OnEMI IPO subscribed 79% as weak retail demand drags response
Unsecured loan exposure, profit decline raise concerns despite attractive valuation
GMP signals 1–3% listing gain amid macro risks, cautious investor sentiment
OnEMI IPO subscribed 79% as weak retail demand drags response
Unsecured loan exposure, profit decline raise concerns despite attractive valuation
GMP signals 1–3% listing gain amid macro risks, cautious investor sentiment
The initial public offering (IPO) of OnEMI Technology Solutions, which operates the digital lending platform Kissht, witnessed a subdued response from investors, with the issue subscribed just 79% on the final day of bidding on Tuesday.
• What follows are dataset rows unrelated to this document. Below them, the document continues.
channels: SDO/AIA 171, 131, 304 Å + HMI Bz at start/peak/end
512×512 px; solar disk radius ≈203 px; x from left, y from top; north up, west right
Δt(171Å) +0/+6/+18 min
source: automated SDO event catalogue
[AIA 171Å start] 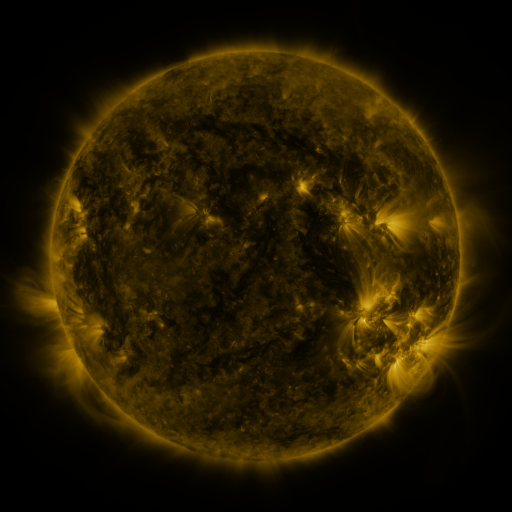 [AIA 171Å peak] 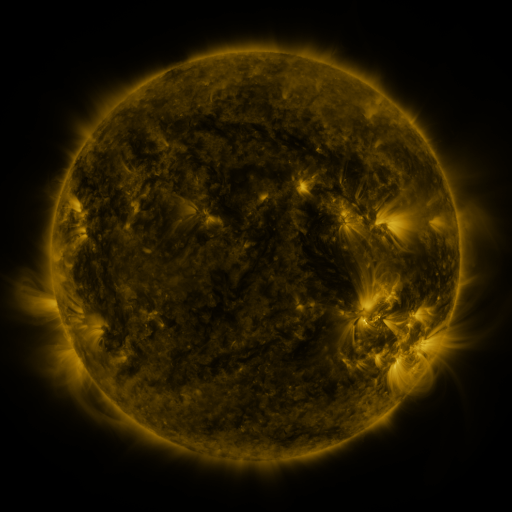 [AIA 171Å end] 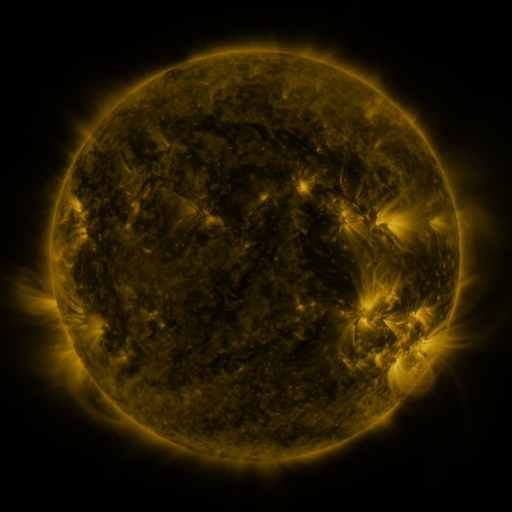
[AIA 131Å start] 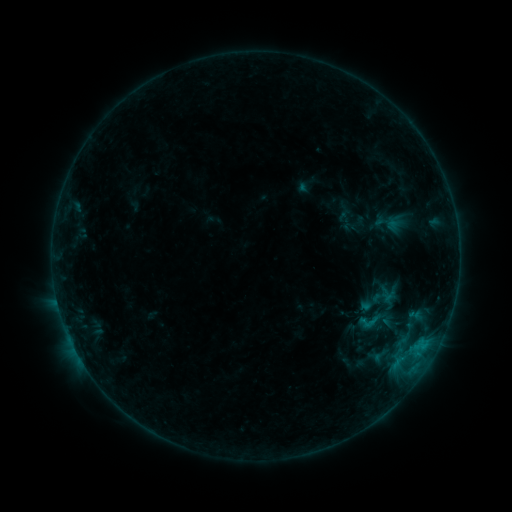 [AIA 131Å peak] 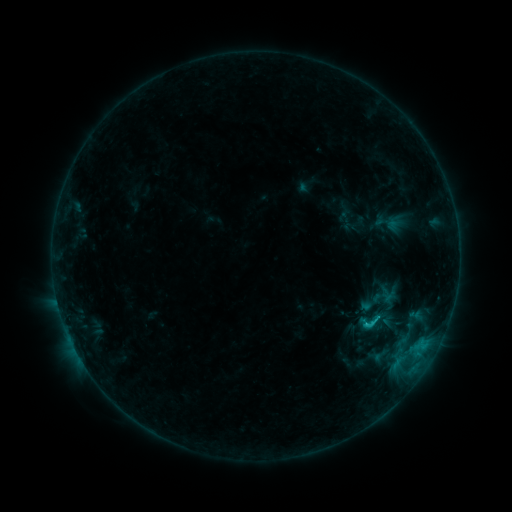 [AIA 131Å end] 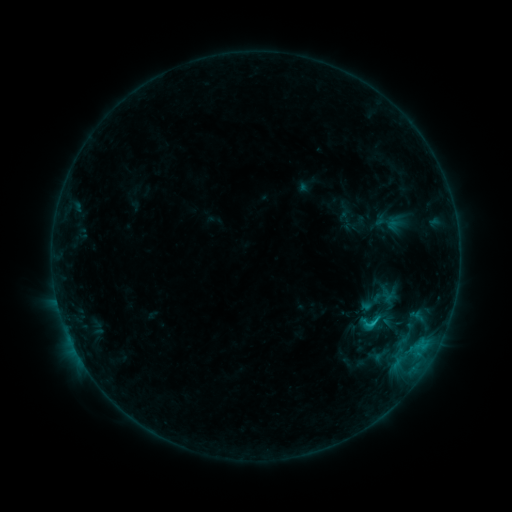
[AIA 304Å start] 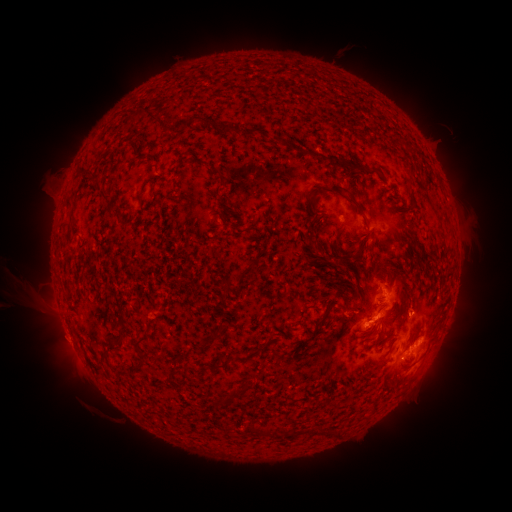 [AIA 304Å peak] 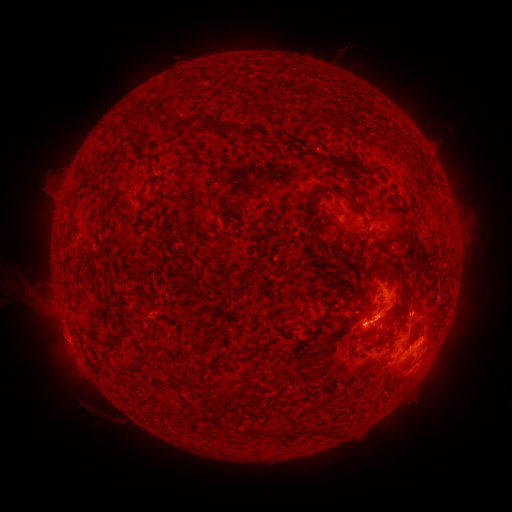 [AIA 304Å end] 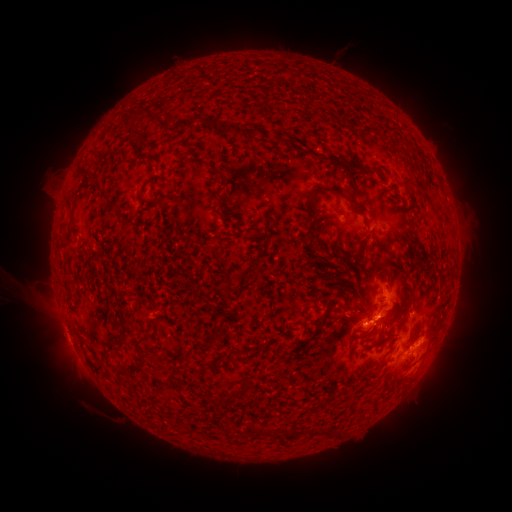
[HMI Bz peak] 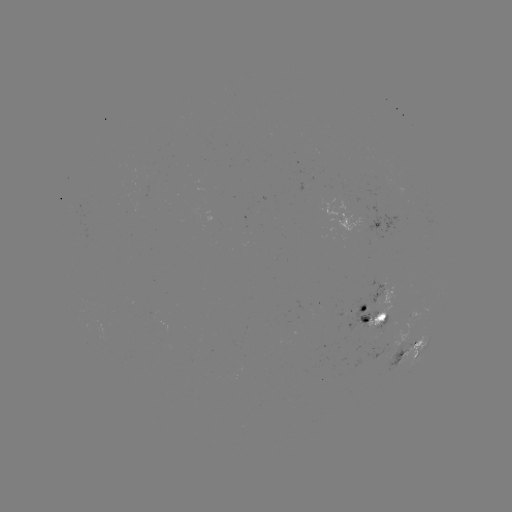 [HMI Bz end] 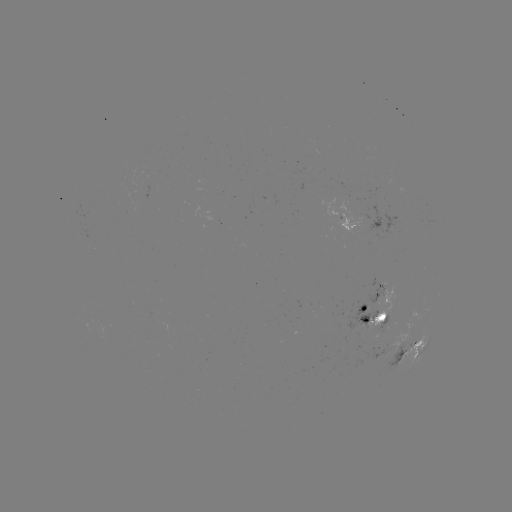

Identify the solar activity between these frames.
C1.8 flare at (367, 322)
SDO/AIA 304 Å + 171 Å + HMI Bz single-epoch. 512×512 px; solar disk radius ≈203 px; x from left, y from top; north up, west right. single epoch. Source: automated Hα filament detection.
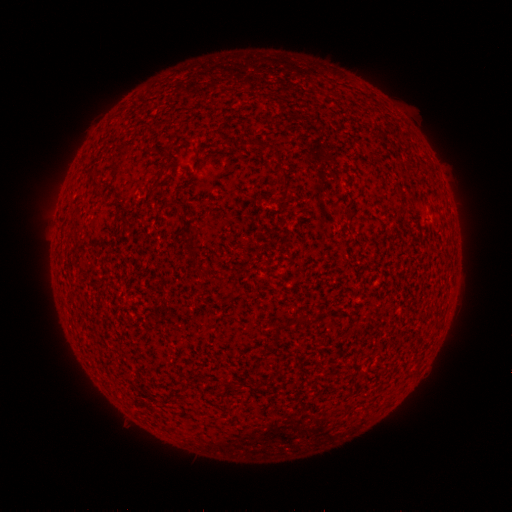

According to NSE data at 3:00 PM, the ₹926-crore IPO received bids for 2.77 crore shares against the 3.97 crore shares on offer. While the Qualified Institutional Buyers (QIBs) portion saw relatively better traction at 1.52 times subscription, the non-institutional investor (NII) category was subscribed 0.81 times. Retail participation remained particularly weak, with the segment subscribed only 19%, reflecting limited interest from individual investors.
The muted demand comes despite the company raising ₹278 crore from anchor investors ahead of the issue and pricing the IPO at a relatively moderate valuation.
The IPO is priced in the range of ₹162–171 per share, valuing the company at around ₹2,900 crore at the upper end. The issue comprises a fresh issue of ₹850 crore and an offer for sale (OFS) of ₹76 crore by existing investors.
Analysts note that while the valuation appears reasonable compared to peers, investor sentiment has been weighed down by concerns around the company's business model and macroeconomic environment.
Shivani Nyati, Head of Wealth at Swastika Investmart pointed out that the IPO is priced at around 10.8x earnings, significantly lower than peers such as Bajaj Finance, which trades at much higher multiples. However, the discount has not been sufficient to offset investor concerns.
Nyati highlighted that the company's heavy reliance on unsecured lending with nearly 94% of its loan book unsecured and raises credit risk, particularly in a volatile macro environment. Additionally, inconsistent profitability, with net profit declining to ₹160 crore in FY25 from ₹197 crore in FY24, has further dampened investor confidence.
Market experts also attribute the lukewarm response to broader macroeconomic uncertainties.
Vinit Bolinjkar,Head of Research, Venturas noted that the IPO comes at a time when geopolitical tension in West Asia have increased volatility in financial markets. Rising crude oil prices, tighter liquidity conditions and elevated interest rates are putting pressure on credit quality across the lending ecosystem.
For a digital lender like OnEMI, these risks are more pronounced due to its exposure to unsecured retail loans, which are typically more vulnerable to repayment stress during economic slowdowns.
He added that investors are increasingly cautious about potential slippages and rising credit costs, particularly in segments without collateral backing. This risk perception has contributed to the subdued subscription levels.
The grey market premium (GMP) for the IPO has remained modest, indicating limited listing upside.
Current estimates suggest a listing price of around ₹172–175 per share, implying a marginal gain of just 1–3% over the upper end of the issue price. Such muted expectations are consistent with the overall weak subscription trend.
Analysts believe that a tepid subscription typically results in a flat or marginal listing, unless supported by strong last-minute institutional demand or positive market sentiment.
OnEMI operates a technology-driven digital lending platform, offering fast loan disbursals through a hybrid model that combines its own lending with partner-led loans. The company has built a large base of registered users and relies on proprietary data-driven underwriting systems.
While these factors provide scalability, analysts caution that the business remains exposed to regulatory risks, operational challenges and the need for continuous capital infusion to support growth.
The company also faces intense competition in the digital lending space, along with evolving regulatory norms for non-banking financial companies (NBFCs), which could impact future growth.
Proceeds from the fresh issue will primarily be used to fund capital expansion in its subsidiary, Si Creva, along with general corporate purposes. The company aims to strengthen its lending capabilities and expand its customer base.
However, experts believe that the success of the IPO and the company's long-term valuation will depend on its ability to improve asset quality, diversify its loan book and deliver consistent earnings growth.
The subdued response to the OnEMI IPO highlights a cautious approach by investors towards digital lending businesses, particularly those with high exposure to unsecured credit.
While the valuation offers some comfort, concerns around asset quality, profitability and macroeconomic risks have kept demand in check.
Going ahead, analysts suggest that the stock may require a few quarters of stable performance and improved financial metrics before it can attract stronger investor interest and achieve meaningful re-rating.